A woman casts her ballot at a polling station in Bamako on August 12, 2018 during the second round of Mali's presidential election. (Photo by AFP)

Malians were voting on Sunday in a presidential runoff likely to see Ibrahim Boubacar Keita returned to office despite criticism of his handling of the country's security crisis and allegations of election fraud.

The second round is a rerun of a 2013 faceoff that Keita, 73, won by a landslide over former finance minister Soumaila Cisse.

This year's campaign saw fierce attacks on Keita's perceived failure to dampen a wave of extremist bloodshed and ethnic violence, as well as mounting accusations of vote fraud.

But public enthusiasm has been low and the opposition is fractured.

Mali, a landlocked nation home to at least 20 ethnic groups where the majority of people live on less than $2 a day, has battled extremist attacks and intercommunal violence for years.

After the July 29 first-round vote the pool of candidates was reduced from 24 to two, as Keita was credited with 42 percent of the vote and Cisse, 68, picked up 18 percent.

That vote was peppered by violence and threats from armed groups that led to several hundred polling stations being closed, mainly in the lawless central region.
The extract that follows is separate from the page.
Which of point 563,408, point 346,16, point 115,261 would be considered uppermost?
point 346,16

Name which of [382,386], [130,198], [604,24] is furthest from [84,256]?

Security services said Saturday they had disrupted a plot to carry out "targeted attacks" in the capital Bamako on the eve of the runoff.

A man walks with his child past Malian anti-riot officers gathered outside the polling station in Bamako on August 12, 2018 during Malian runoff presidential election. (Photo by AFP)

Several polling stations were again closed in the restive central and northern regions on Sunday due to insecurity.

Voting will close at 1800 GMT and results are expected within five days. Turnout was low in the first round at around 40 percent.

Security has been tightened for the second round, an aide in the prime minister's office said, with 20 percent more soldiers on duty.

This means 36,000 Malian military will be deployed, 6,000 more than two weeks earlier, with a particular focus on the Mopti region in the center of the country where voting stations had been closed.

The three main opposition candidates mounted a last-ditch legal challenge to the first-round result, alleging ballot-box stuffing and other irregularities. But their petition was rejected by the Constitutional Court.